((

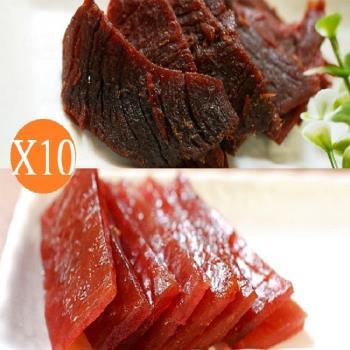 【這一包】頂級牛/豬肉乾 超值10包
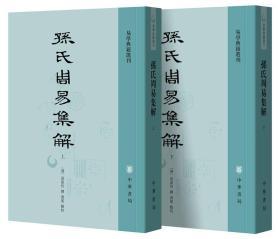 孙氏周易集解(易学典籍选刊·全2册)
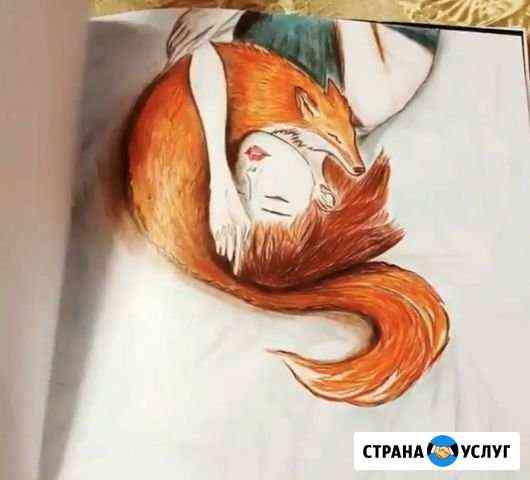 Открытки ручной работы/рисунки на заказ Иркутск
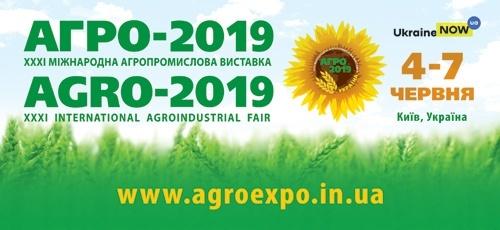 У Києві відбулася 31-а Міжнародна агропромислова виставка «АГРО-2019»  фото, ілюстрація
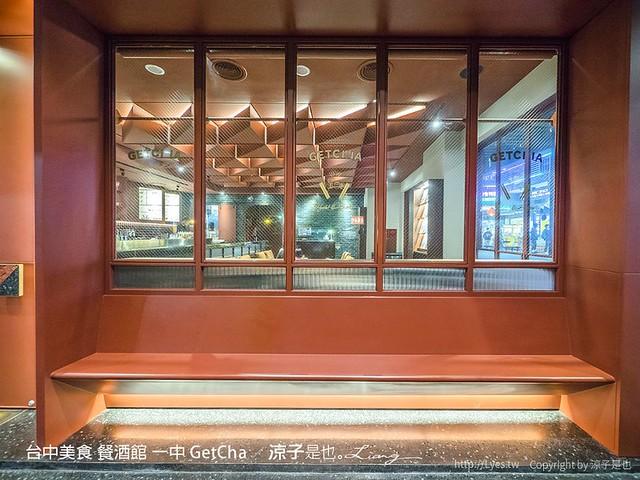 台中美食 餐酒館 一中 GetCha 49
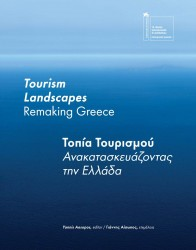 Tourism Landscapes Remaking Greece - 14th International Architecture Exhibition - La Biennale di Venezia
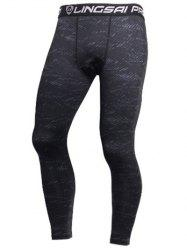 Skinny Quick Dry Heather Sport Pants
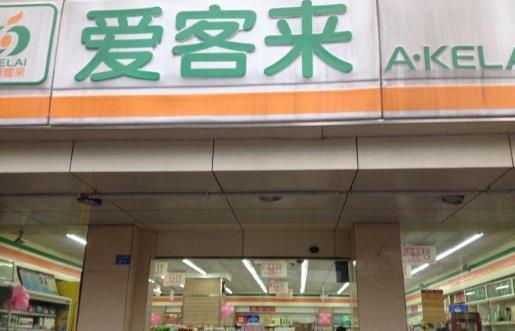 徐州爱客来超市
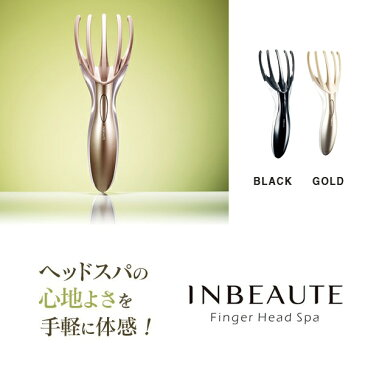 inbeaute Finger Head Spa フィンガーヘッドスパ ハンドケア ハンドテクニックのような気持ちよさ。頭皮の油が浮いてくる 頭皮マッサージ器 頭皮マッサージ機 頭皮ケア ブラシ ハンドケア
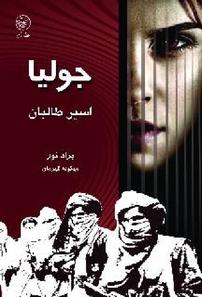 کتاب جولیا اسیر طالبان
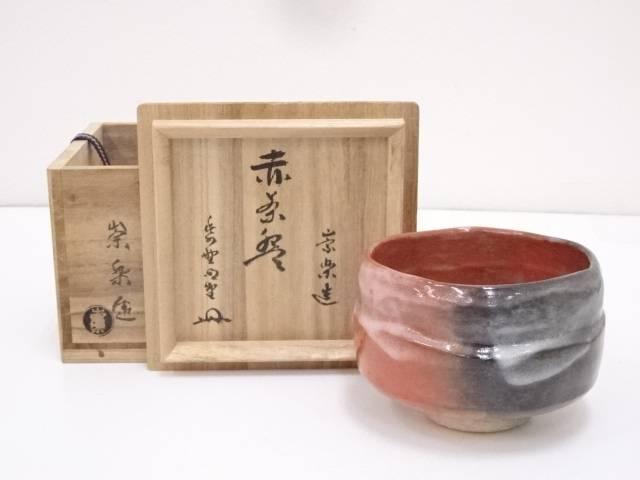 崇楽造 赤楽茶碗(大徳寺小堀明堂書付)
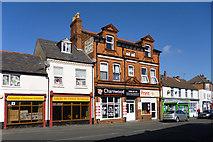SK5319 : Former pub, Nottingham Road by Robin Webster
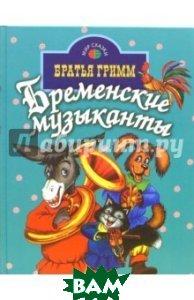 Купить Бременские музыканты, Проф-Пресс, Гримм Якоб и Вильгельм, 978-5-378-26261-8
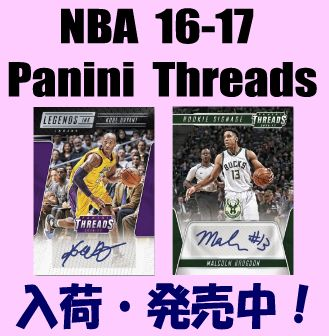 NBA 16-17 Panini Threads Basketball Box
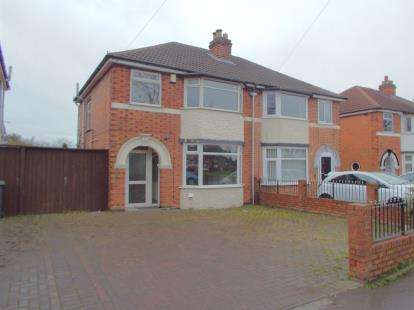 3 Bedrooms Semi Detached House for sale in Stonesby Avenue, Leicester, Leicestershire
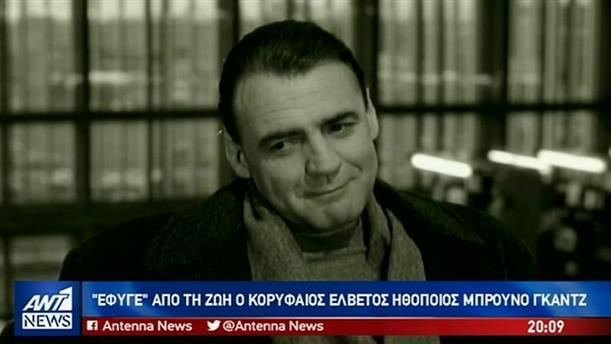Πέθανε ο Μπρούνο Γκαντς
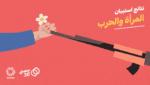 Manasati30_womenandwar_infographics_Cover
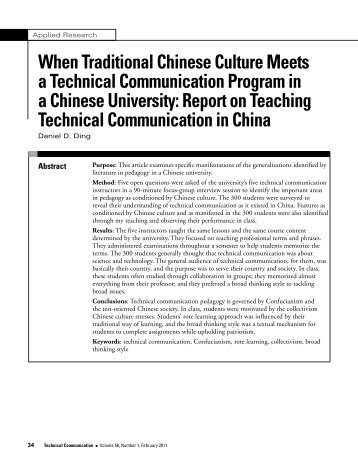 When Traditional Chinese Culture Meets a Technical ...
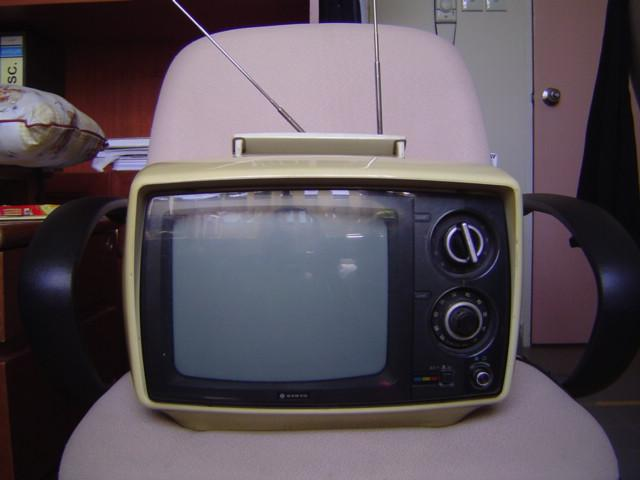 Early Portable TV
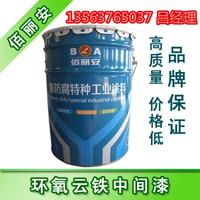 无机硅酸锌耐热车间底漆代理价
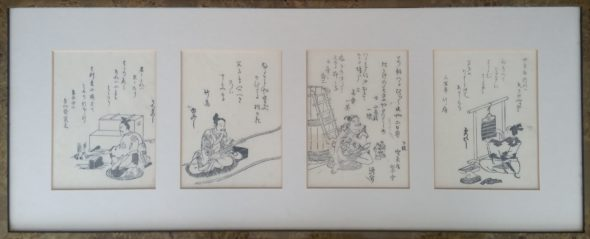 Four Japanese prints framed together.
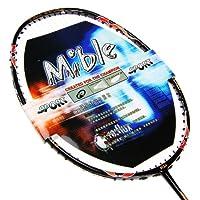 Mible 迈博 纳米系列TB8800 进攻羽毛球拍 扣杀利器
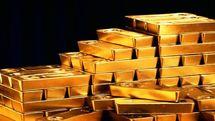 بهای طلای جهانی کاهش یافت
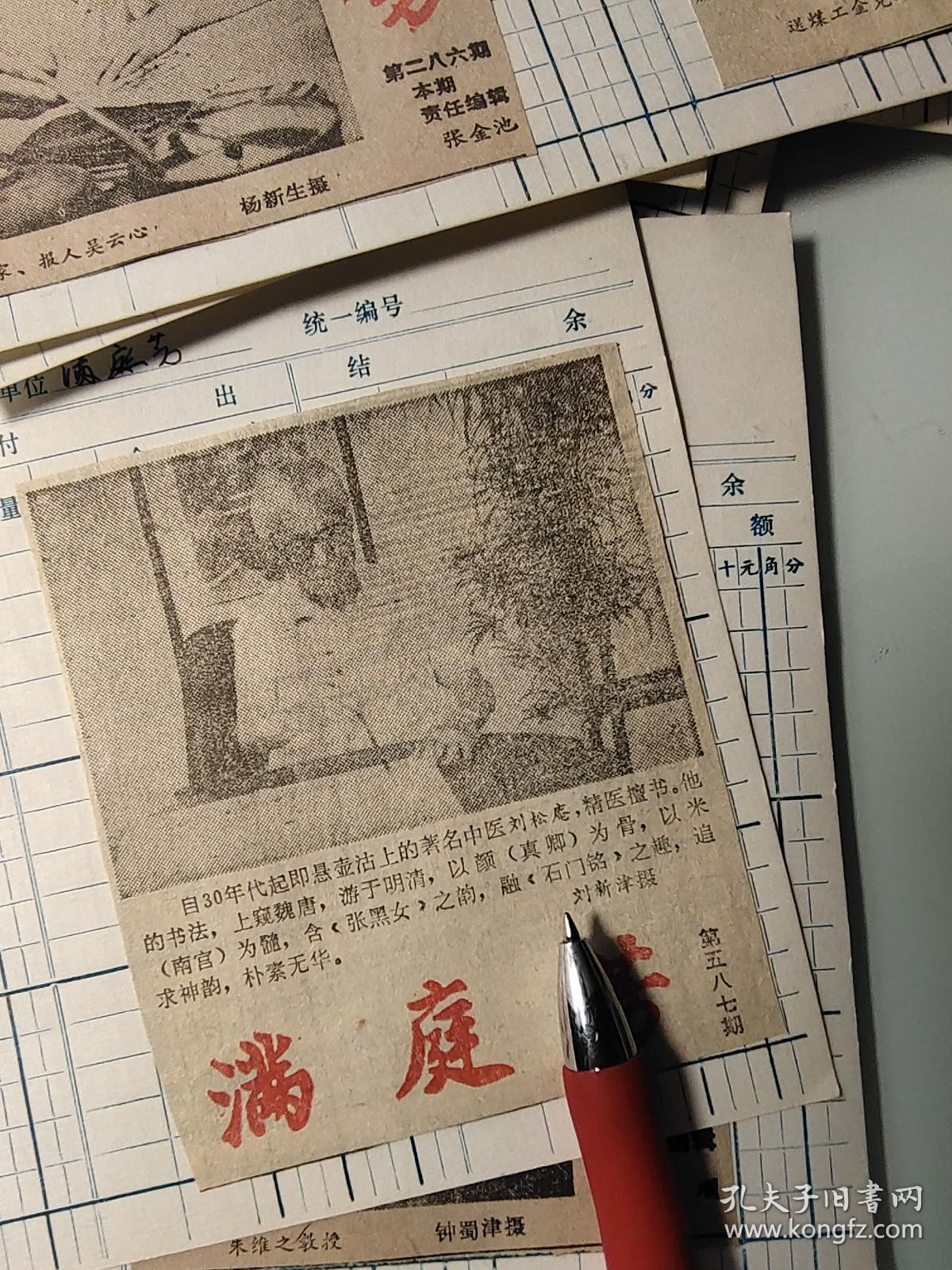著名中医刘松庵、刘新津摄影、刘松庵,室名仰山庐,名中医,清末四大名医之一施今墨弟子。刘松庵在书法上造诣深厚,曾任中国书协会员、天津书协名誉理事。
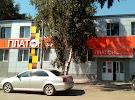 "хостел ""Платон"", Октябрьская улица на фото Тамбова"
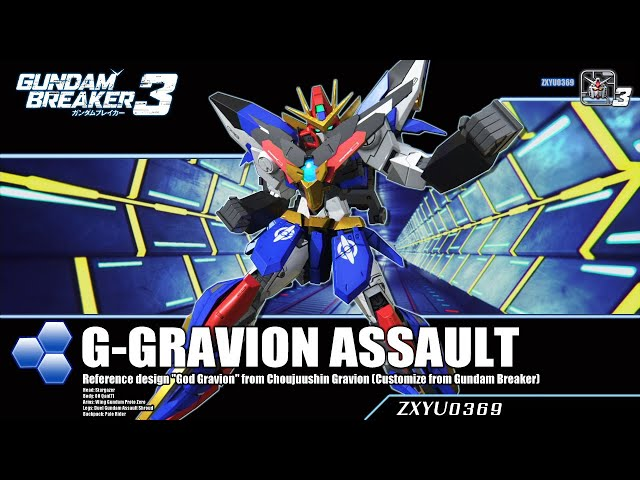 [PS4] Gundam Breaker 3 : G-Gravion Assault [Customized Build]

))

INSTRUCTIONS FOR THE TASK - This task calls for the lines from the line holding "Купить Бременские музыканты, Проф-Пресс, Гримм" through the last line above, restated word for word with both ends included and the pictures dropped.

ANSWER SPACE -
 Купить Бременские музыканты, Проф-Пресс, Гримм Якоб и Вильгельм, 978-5-378-26261-8
 NBA 16-17 Panini Threads Basketball Box
 3 Bedrooms Semi Detached House for sale in Stonesby Avenue, Leicester, Leicestershire
Πέθανε ο Μπρούνο Γκαντς
 Manasati30_womenandwar_infographics_Cover
 When Traditional Chinese Culture Meets a Technical ...
 Early Portable TV
 无机硅酸锌耐热车间底漆代理价
 Four Japanese prints framed together.
 Mible 迈博 纳米系列TB8800 进攻羽毛球拍 扣杀利器
 بهای طلای جهانی کاهش یافت
著名中医刘松庵、刘新津摄影、刘松庵,室名仰山庐,名中医,清末四大名医之一施今墨弟子。刘松庵在书法上造诣深厚,曾任中国书协会员、天津书协名誉理事。
 "хостел ""Платон"", Октябрьская улица на фото Тамбова"
 [PS4] Gundam Breaker 3 : G-Gravion Assault [Customized Build]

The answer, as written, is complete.